*** Opening of Page extract ***

Photo: upliftthem / Flickr

Global Student Stories: New Zealand, India and the USA

This week’s Global Student Stories come from India, New Zealand and the USA, covering student protests, the reopening of a university following a student death, and measures to get more students to enter higher education.

India looks to MOOCs to increase university enrolment

Coursera, one of the world’s biggest online course providers, is specifically targeting India with its courses as the country aims to expand the number of students entering higher education.

Only about 12 percent of India’s young people currently secure university places, with the government pledging to increase this to 30 percent by 2030.

The pledge has been deemed near impossible if it means physically building more universities, as a couple of thousand universities would need to be built and established within 14 years.

This is where Coursera comes in.

The company, based in California, currently has 17 million registered students and free online courses from 140 universities, and is a pioneer of massive open online courses (MOOCs).

The UK’s distance learning university, the Open University, has also expressed interest in expanding to India.

*** Close of Page extract ***

Exercise requirements:
Carry on the Global Student Stories roundup from its last sentence, in the same news style.

*** Opening of Data ***

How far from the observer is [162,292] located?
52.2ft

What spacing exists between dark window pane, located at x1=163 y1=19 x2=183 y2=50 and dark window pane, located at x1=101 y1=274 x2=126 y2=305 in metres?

*** Close of Data ***

Written response:
Universities face fall in enrollments in New Zealand

Repeated falls in university enrollment has prompted New Zealand’s government to invest more in its universities.

New Zealand’s university ministry has predicted that degree and postgraduate enrolments by domestic students will fall every year until at least 2019.

This would reduce enrolments by 10,000 full-time students or 7% on 2015 numbers, and cut millions of dollars a year in government funding and fees from the tertiary sector.

The shift has been attributed to there being fewer school-leavers and less unemployment.

The president of the Tertiary Education Union, Sandra Grey, has expressed concern that the situation lead to course cuts and possibly to some universities narrowing the number of courses they offer.

This could lead to particular institutions specialising in particular courses.

To calm such fears, the government has pledged to reinvest and drew attention to its subsidising of certain science and engineering courses, as well as increases in research funds.


University of Wellington. Photo: Geoff Stahl / Flickr

University of Wellington. Image: Geoff Stahl / Flickr

India’s Hyderabad Central University reopens following protests over Dalit student death

The university located in south India has reopened after protests over a Dalit student death forced it to shut.

Rohith Vemula, a PhD stident, killed himself inside the campus of Hyderabad Central University last month.

Vemula was one of five Dalit students, foremerly reffered to as untouchables, who were protesting against their expulsion from the university’s housing facility.

Vemula’s friends have blamed top officials of the university and a federal minister for his death.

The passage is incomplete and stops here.